IRRESPONSIBLE GOVERNMENT

Freeway Tolls on Hwy 91 in Orange County, Calif., was torpedoed by a lack of vision for the future. Investors paid $130 million for the right to build and operate four express toll lanes for an existing highway. In 1995, the lanes opened. Drivers paid tolls electronically and tolls went up during high-traffic hours. The non-compete portion of the contract, however, prevented the state from modifying the alternative lanes or adding new interchanges. By 2003, the alternative frontage roads needed $1.6 billion in improvements. So Orange County paid $207.5 million to buy back the express lanes. (See Texas Monthly’s December 2007 article His Way or the Highway).


Therefore, we are strongly opposed to:

1. Tolling our existing FREEways. It amounts to DOUBLE TAXATION. There is no justification for charging the taxpayers to use a FREEway they have already paid for.

2. The Transportation Commission's toll only mandate passed on Dec. 18, 2003. It deprives local communities of exercising other funding options, like bonds, ATD sales tax (unique to San Antonio), and traditional gas tax revenues.

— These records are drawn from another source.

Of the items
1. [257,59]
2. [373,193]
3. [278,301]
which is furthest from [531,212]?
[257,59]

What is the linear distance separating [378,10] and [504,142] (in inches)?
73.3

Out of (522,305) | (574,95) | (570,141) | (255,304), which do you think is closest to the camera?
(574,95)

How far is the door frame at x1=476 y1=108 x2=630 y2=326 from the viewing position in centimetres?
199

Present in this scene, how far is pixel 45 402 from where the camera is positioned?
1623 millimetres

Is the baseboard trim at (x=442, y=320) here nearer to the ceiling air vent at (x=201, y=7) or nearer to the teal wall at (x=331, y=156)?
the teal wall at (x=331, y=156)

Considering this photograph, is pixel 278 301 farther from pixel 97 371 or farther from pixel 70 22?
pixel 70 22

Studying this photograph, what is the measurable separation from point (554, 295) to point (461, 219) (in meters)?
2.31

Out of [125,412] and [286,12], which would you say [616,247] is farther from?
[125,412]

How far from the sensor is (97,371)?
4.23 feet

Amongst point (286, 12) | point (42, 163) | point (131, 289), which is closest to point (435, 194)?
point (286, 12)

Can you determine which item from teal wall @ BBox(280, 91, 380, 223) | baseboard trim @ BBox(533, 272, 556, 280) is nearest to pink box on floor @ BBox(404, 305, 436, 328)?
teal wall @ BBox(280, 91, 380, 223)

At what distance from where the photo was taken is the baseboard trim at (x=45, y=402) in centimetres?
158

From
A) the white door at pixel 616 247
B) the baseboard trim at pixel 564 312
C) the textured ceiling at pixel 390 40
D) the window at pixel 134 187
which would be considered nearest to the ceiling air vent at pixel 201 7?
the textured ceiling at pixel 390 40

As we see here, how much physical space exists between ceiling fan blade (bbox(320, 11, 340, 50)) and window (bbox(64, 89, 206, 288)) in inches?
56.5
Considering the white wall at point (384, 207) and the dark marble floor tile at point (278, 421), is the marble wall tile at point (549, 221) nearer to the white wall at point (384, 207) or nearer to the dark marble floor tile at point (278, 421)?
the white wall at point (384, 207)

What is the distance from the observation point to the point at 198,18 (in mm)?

3. Plans to privatize our limited public infrastructure handing our highways over to foreign corporations for 50 year monopolies using secret contracts that violate Open Government, create unbridled and excessive taxation due to administration costs and built-in profit, and overall work against the public good.

4. These excessively larger, more expensive toll plans where free lanes are permanently congested (due to non-compete agreeements) and some even downgraded to frontage road lanes leaving us with less efficient long distance travel and longer idle time at traffic signals for the majority of users.

5. Turning neighborhood streets into highways as drivers seek alternative routes to toll corridors rather than provide efficient travel for all taxpayers on highways. (Senator Kay Bailey Hutchison introduced into the congressional record in May 2005 statistics on what happened to neighboring streets with a tollway nearby in Ohio. Traffic tripled and likelihood of accidents increased 17 times!)

We feel unelected bureaucrats (TxDOT) are DICTATING this to us without a vote of the PEOPLE! This toll mandate defies common sense, good government, transparent government, and good fiscal policy. We, the taxpayers, ask for an immediate, independent audit of the entire Texas Department of Transportation and EVERY toll plan.

It's time to restore responsive, ethical, and fiscally responsible government of the PEOPLE, by the PEOPLE, for the PEOPLE!